Subprocessors and Security Notice
This Subprocessors and Security Notice explains how Recognage Technologies Limited uses subprocessors and protects customer data when providing Recognage Platform and related services.
This Notice is intended to support our Privacy Policy, Terms of Service, and Data Processing Agreement.
1. Purpose
Recognage provides software, AI, automation, data, infrastructure, cybersecurity, and organizational operating intelligence services.
To deliver these services securely and reliably, we may use trusted third-party service providers, vendors, infrastructure providers, and subprocessors.
2. What a Subprocessor Is
A subprocessor is a third party that processes personal data on behalf of Recognage in connection with providing services to our customers.
Subprocessors may support hosting, storage, authentication, analytics, monitoring, email delivery, support, security, payments, AI infrastructure, or other operational functions.
3. How We Select Subprocessors
Recognage aims to use subprocessors that provide appropriate security, confidentiality, reliability, and data protection commitments.
Before engaging subprocessors where personal data may be processed, we consider factors such as:
- service necessity;
- data categories involved;
- security practices;
- confidentiality commitments;
- location of processing;
- contractual protections;
- operational reliability;
- privacy and compliance posture.
4. Subprocessor Obligations
Recognage requires subprocessors that process personal data to protect that data under obligations that are appropriate to the nature of the processing.
These obligations may include:
- confidentiality;
- security safeguards;
- restricted use of data;
- incident notification;
- assistance with compliance requests;
- deletion or return of data where applicable;
- flow-down data protection obligations.
5. Subprocessor List
Recognage will maintain a list of subprocessors or make one available on request.
A future public subprocessor page may include:
- provider name;
- service purpose;
- processing location or region where available;
- data categories processed;
- service category.
Current subprocessor list: Available on request.
6. Subprocessor Changes
Recognage may add or replace subprocessors as the services evolve.

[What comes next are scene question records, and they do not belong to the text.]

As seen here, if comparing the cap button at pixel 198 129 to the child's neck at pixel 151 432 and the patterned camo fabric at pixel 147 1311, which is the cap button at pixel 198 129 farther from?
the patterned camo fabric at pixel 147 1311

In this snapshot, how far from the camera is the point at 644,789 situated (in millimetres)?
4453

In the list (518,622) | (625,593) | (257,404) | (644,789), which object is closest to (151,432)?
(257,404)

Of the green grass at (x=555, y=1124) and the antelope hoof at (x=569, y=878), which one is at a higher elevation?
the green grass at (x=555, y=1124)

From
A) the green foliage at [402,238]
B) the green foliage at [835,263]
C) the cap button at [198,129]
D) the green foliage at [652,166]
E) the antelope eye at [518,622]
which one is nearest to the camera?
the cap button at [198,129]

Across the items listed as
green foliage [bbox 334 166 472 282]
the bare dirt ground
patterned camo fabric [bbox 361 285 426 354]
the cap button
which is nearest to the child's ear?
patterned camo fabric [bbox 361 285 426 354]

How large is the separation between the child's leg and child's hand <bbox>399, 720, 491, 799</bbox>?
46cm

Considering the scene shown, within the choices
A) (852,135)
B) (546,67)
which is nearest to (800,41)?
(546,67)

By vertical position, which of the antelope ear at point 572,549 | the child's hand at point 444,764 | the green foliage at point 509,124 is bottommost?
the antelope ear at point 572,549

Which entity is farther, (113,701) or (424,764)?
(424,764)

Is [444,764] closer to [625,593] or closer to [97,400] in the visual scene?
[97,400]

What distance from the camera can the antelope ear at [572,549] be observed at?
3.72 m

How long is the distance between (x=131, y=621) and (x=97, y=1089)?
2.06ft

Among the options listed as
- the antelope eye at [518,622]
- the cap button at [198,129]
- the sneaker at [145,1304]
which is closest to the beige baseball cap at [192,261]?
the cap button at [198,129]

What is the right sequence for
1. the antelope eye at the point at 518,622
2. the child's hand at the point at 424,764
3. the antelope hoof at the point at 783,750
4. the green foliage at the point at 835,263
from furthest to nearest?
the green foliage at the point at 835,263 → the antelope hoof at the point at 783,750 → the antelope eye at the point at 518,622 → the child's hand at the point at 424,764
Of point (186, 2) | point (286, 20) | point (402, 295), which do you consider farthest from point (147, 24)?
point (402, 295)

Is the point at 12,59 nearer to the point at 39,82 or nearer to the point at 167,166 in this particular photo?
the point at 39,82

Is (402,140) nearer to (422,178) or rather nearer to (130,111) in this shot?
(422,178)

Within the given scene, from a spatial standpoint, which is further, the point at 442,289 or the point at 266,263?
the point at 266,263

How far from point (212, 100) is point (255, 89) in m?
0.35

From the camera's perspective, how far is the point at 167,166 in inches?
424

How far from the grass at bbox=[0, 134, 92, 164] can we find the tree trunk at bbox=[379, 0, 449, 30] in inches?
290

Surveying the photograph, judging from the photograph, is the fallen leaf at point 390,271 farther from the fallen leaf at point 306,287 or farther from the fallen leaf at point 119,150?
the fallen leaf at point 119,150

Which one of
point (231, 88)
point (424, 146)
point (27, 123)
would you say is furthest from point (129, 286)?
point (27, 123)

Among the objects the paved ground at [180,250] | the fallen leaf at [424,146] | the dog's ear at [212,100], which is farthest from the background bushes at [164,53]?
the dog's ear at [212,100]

Where required by contract or applicable law, Recognage will provide notice of material subprocessor changes and allow customers to object on reasonable data protection grounds.
7. Security Program
Recognage uses reasonable technical and organizational measures designed to protect the confidentiality, integrity, and availability of customer data.
These may include:
- role-based access controls;
- authentication and authorization controls;
- access logging and audit trails;
- encryption where appropriate;
- secure development practices;
- infrastructure monitoring;
- vulnerability management;
- backup and recovery measures;
- incident response procedures;
- least-privilege access;
- confidentiality obligations for personnel;
- separation of customer workspaces where applicable;
- administrative controls for internal access.
8. Access Controls
Recognage limits access to customer data to authorized personnel, systems, and subprocessors that require access to provide, secure, support, or maintain the services.
Customers are responsible for configuring their own workspace access, roles, teams, permissions, and visibility settings.
9. Data Hosting and Transfers
Recognage may host or process data using cloud infrastructure or service providers located outside Tanzania, depending on service architecture and customer configuration.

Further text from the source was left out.